■ YOUR INSTRUCTIONS ■
In the article on over-the-counter drug prices in Israel below, copy word for word the stretch from "The OTC drug companies, however, claim" through "the executive said.".

■ TEXT BLOCK ■
+++
Over-the-Counter Drug Prices in Israel are Much Higher Than Overseas
The Israeli Ministries of Health and Economy summoned OTC drug manufacturers and distributors for meetings after a study found prices are 37% higher on average in Israel
Each company is set to meet with the regulators later this week.
The health and economy ministries first looked into the high prices of OTC drugs some 18 months ago. Two weeks ago, both ministries notified relevant companies of Adkit’s results, asking for a written response to the findings prior to making them public.
The OTC drug companies, however, claim prices in Israel have not gone up over the past decade. The study was based on the list price, and only looked at prices on the private market, in private pharmacies, and at Israeli drugstore chain Super-Pharm, a senior executive at one of the summoned companies told Calcalist on condition of anonymity. Adkit did not look at the pharmacies of Israel’s four health maintenance organizations, which account for 50% of drug consumption in Israel, the executive said.
In Israel, unlike most of the world, OTC drug prices are regulated by the health ministry, a spokesperson for Telem, the representative organization of OTC drugs in Israel, told Calcalist. The ministry sets maximum prices, and the final price is set by the various sellers, the spokesperson said, adding that while the companies all treat the ministries’ inquiries with the proper respect, an initial look at the study and the data it is based on points to significant failings.
In recent weeks, the ministries of health and economy worked to obtain a clear picture of the OTC drug pricing situation in Israel, and the findings are currently being discussed with the relevant bodies, the two ministries said in a joint statement.
+++
■ LISTED ENTRIES ■

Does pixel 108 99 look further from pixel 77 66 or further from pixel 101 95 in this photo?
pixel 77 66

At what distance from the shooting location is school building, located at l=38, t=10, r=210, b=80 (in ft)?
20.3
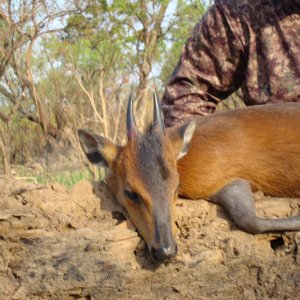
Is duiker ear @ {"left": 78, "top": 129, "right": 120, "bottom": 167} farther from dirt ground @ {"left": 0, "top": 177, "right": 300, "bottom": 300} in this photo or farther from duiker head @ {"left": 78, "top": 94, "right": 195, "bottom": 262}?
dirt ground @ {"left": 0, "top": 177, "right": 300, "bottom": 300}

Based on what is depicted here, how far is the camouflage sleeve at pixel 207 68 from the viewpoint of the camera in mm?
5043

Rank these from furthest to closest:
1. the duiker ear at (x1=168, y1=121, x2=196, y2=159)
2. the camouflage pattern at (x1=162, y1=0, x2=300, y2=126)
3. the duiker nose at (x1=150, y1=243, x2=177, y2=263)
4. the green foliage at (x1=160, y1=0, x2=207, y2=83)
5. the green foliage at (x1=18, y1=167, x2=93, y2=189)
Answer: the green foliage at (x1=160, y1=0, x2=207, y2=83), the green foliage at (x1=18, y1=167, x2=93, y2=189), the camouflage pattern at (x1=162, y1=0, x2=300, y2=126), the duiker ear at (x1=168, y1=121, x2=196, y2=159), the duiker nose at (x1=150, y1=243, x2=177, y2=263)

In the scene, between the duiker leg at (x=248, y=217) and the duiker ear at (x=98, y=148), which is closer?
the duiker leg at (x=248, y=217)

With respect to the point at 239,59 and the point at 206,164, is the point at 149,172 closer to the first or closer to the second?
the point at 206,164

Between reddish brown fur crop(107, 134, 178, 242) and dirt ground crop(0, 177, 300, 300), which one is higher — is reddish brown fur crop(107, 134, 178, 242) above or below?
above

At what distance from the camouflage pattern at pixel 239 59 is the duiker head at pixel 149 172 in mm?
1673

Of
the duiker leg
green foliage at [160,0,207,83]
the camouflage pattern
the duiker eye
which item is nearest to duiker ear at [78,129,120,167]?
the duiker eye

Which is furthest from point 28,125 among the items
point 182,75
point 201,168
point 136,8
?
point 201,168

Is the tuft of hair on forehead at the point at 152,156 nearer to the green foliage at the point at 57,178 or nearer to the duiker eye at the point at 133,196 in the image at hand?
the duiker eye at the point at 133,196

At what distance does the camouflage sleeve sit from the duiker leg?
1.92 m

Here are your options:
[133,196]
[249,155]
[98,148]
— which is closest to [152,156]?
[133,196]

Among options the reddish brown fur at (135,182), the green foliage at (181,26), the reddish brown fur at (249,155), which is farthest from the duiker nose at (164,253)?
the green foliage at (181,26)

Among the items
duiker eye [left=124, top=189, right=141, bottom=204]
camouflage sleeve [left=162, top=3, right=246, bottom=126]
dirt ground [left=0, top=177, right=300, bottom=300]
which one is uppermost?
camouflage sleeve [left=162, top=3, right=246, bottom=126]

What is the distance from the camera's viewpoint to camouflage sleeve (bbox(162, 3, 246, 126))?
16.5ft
+++
■ RESPONSE AREA ■
The OTC drug companies, however, claim prices in Israel have not gone up over the past decade. The study was based on the list price, and only looked at prices on the private market, in private pharmacies, and at Israeli drugstore chain Super-Pharm, a senior executive at one of the summoned companies told Calcalist on condition of anonymity. Adkit did not look at the pharmacies of Israel’s four health maintenance organizations, which account for 50% of drug consumption in Israel, the executive said.